§ DOCUMENTO FUENTE
☆ ☆ ☆ ☆ ☆ ☆ ☆

Para entender en qué medida a Duchamp lo predestinó la aspiración de EE. UU de ser el centro de la civilización occidental, hay que hacer un poco de historia. Antes de que Marcel desembarcara en Nueva York huyendo de París en 1916, su amigo Francis Picabia ya había abierto el camino allí, obteniendo la atención de los medios.[1] En ese contexto reñido de modernistas y antimodernistas, el cuadro Desnudo bajando la escalera (1912) que Duchamp había colocado sin pretenderlo en la gran exposición, (pues el día en que la comitiva americana de la Armory Show, a la caza de vanguardia europea, se presentó en el estudio del artista, Marcel se encontraba ausente) le convirtió en una figura controvertida. La pintura le hizo célebre a tal punto que cuando su barco tomó tierra en Nueva York, en junio de 1915, allí mismo le estaba esperando Walter Pach (pintor asesor de Armory Show) que le condujo directamente a casa del coleccionista Walter Arensberg.

Discos ópticos, extraídos de la edición Rotoreliefs (1935/1965). Marcel Du-champ.

☆ ☆ ☆ ☆ ☆ ☆ ☆

§ DATOS ALMACENADOS
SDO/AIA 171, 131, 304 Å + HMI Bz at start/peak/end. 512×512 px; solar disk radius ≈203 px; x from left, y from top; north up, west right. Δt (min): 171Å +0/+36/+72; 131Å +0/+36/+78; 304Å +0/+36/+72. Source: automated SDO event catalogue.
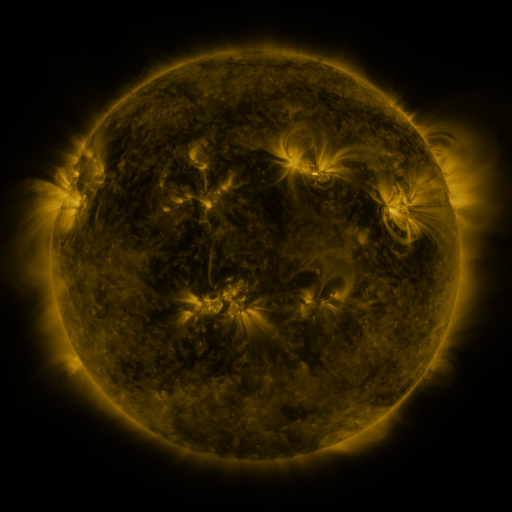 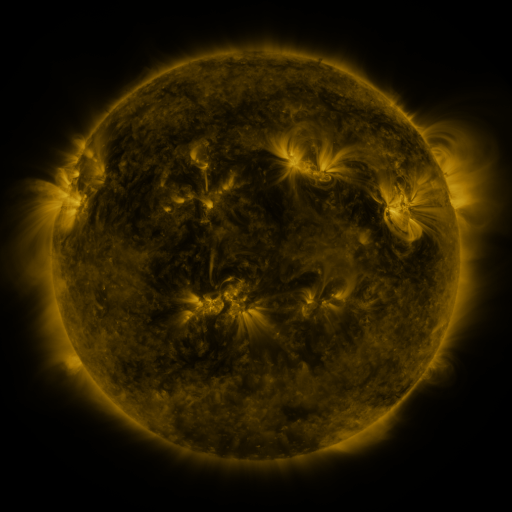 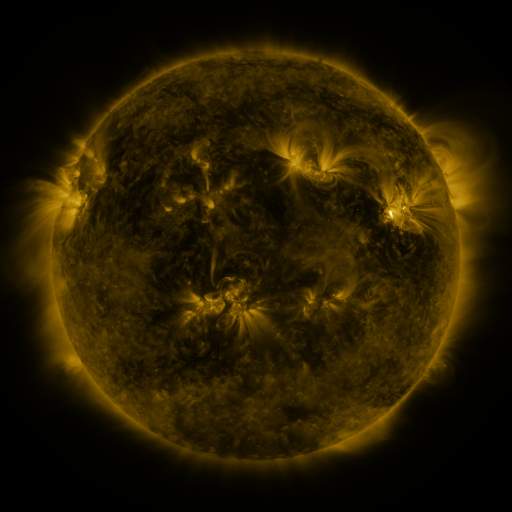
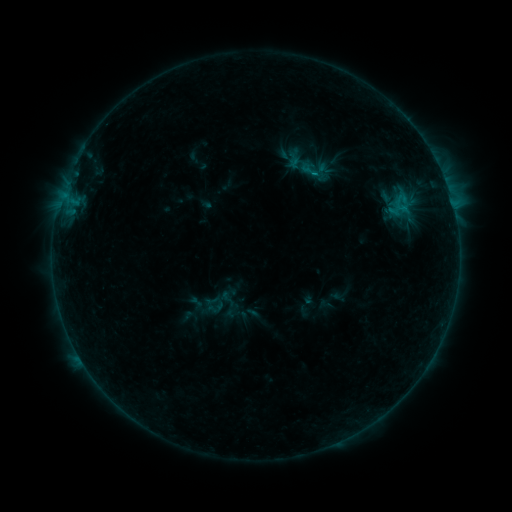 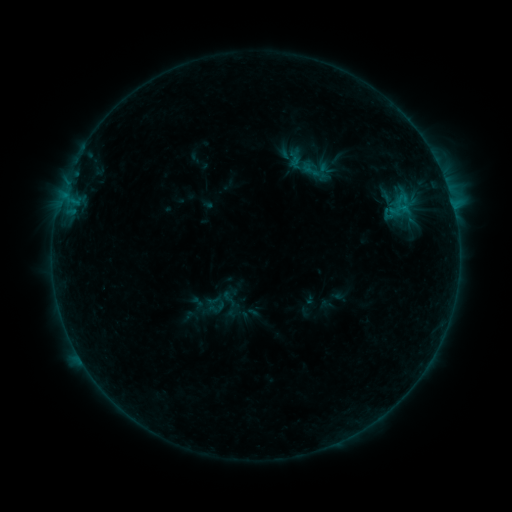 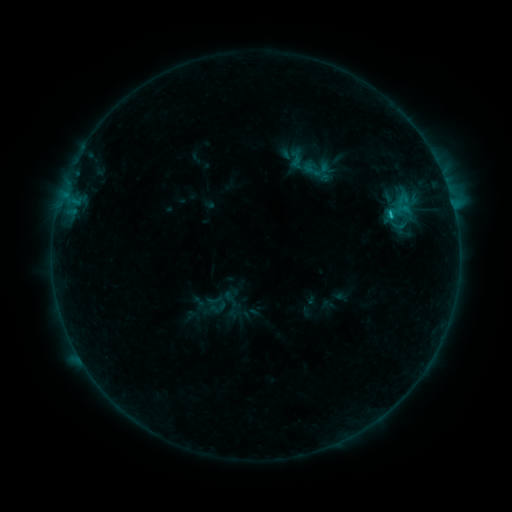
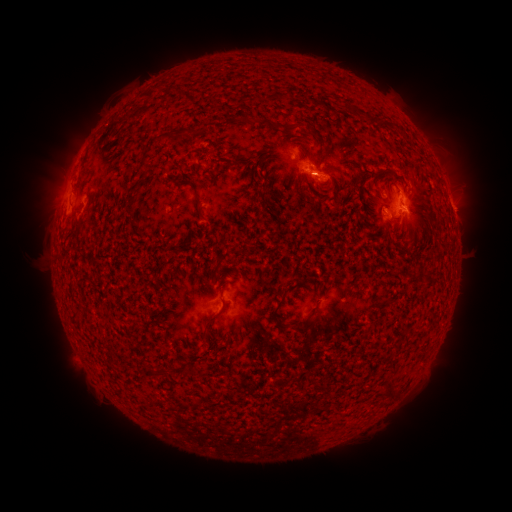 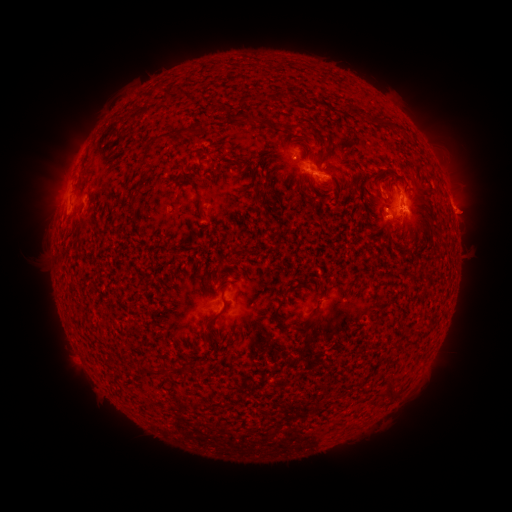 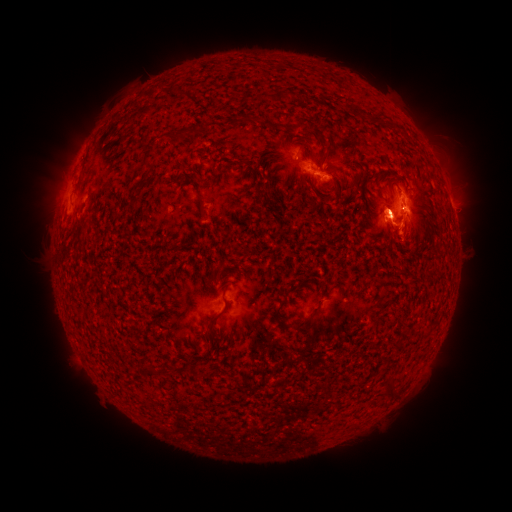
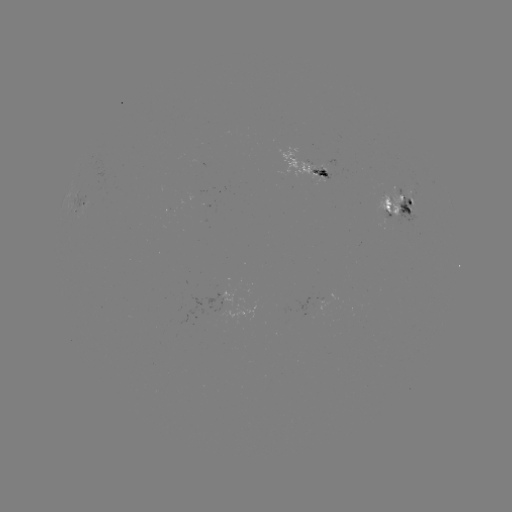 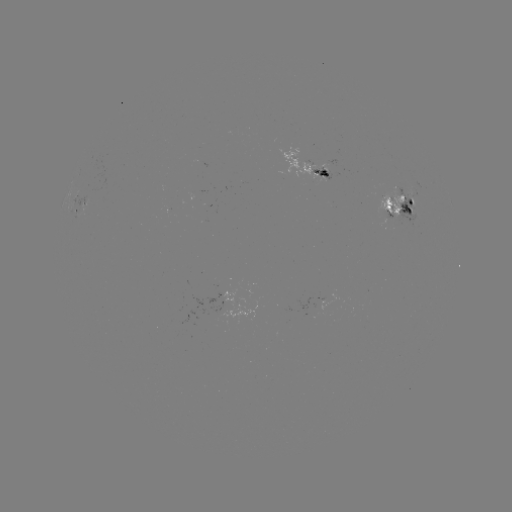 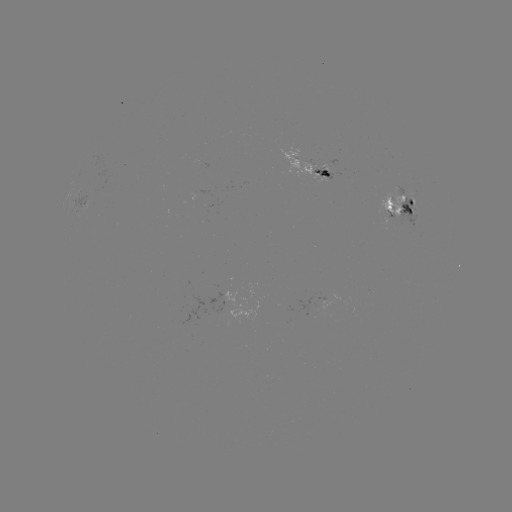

☆ ☆ ☆ ☆ ☆ ☆ ☆

§ TAREAS PROPUESTAS
- 1) Indica si cada afirmación concuerda con el texto sobre Duchamp, respondiendo sí o no y citando textualmente las palabras que lo deciden: (a) Picabia ya había conseguido la atención de los medios en Nueva York antes de la llegada de Duchamp. (b) Duchamp estaba en su estudio cuando se presentó la comitiva de la Armory Show. (c) Walter Pach llevó a Duchamp a casa de Walter Arensberg.
- 2) Según el texto sobre Duchamp, ¿qué papel tenía Walter Pach en la Armory Show?

§ RESULTADOS ESPERADOS
- 1)
(a) Sí: «su amigo Francis Picabia ya había abierto el camino allí, obteniendo la atención de los medios».
(b) No: «Marcel se encontraba ausente».
(c) Sí: «le condujo directamente a casa del coleccionista Walter Arensberg».

- 2) Era pintor asesor de la Armory Show.